▶ _What is needed_:
In the glyphosate excerpt below:
1. Who discovered glyphosate?
2. As what kind of agents were aminomethylphosphonic acid derivatives studied?
3. What was the first commercial glyphosate formulation used as?

Glyphosate, also known under its IUPAC name N-(phosphonomethyl) glycine, while discovered by a Swiss chemist, Dr. Henri Martin, was initially developed as a chemical chelating agent, a chemical intermediate for the synthesis of other molecules, and as a possible bioactive compound.

  • glyphosate
  • exposure
  • biomonitoring
  • bioanalytical methods

1. Introduction and Background—Glyphosate Use and Exposure

Glyphosate, also known under its IUPAC name N-(phosphonomethyl) glycine, while discovered by a Swiss chemist, Dr. Henri Martin [1], was initially developed as a chemical chelating agent, a chemical intermediate for the synthesis of other molecules, and as a possible bioactive compound [2]. Independently, sometime later, due to the potential of chelating metals, a number of derivatives of aminomethylphosphonic acid (Figure 1) including glyphosate (Figure 1) were studied as potential water-softening agents [1]. During the research, however, the herbicidal activity of some of these compounds was discovered, and after some study, glyphosate was discovered to be a promising candidate for such use [1]. Not long after this discovery, the first commercial formulation of glyphosate to be used as a broad-spectrum weedkiller was created [1].

▶ _Extracted data_:

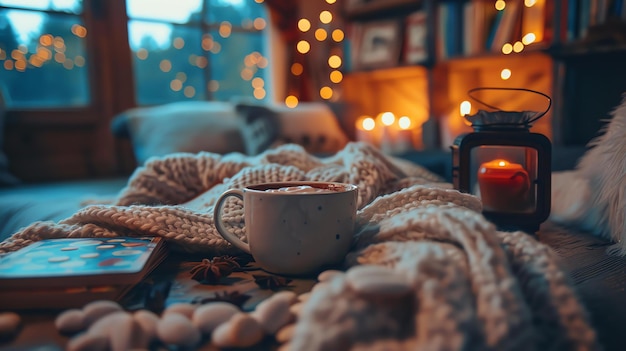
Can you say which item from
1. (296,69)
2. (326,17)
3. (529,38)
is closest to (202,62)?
(296,69)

▶ _Solution to the exercise_:
1. A Swiss chemist, Dr. Henri Martin.
2. As potential water-softening agents.
3. As a broad-spectrum weedkiller.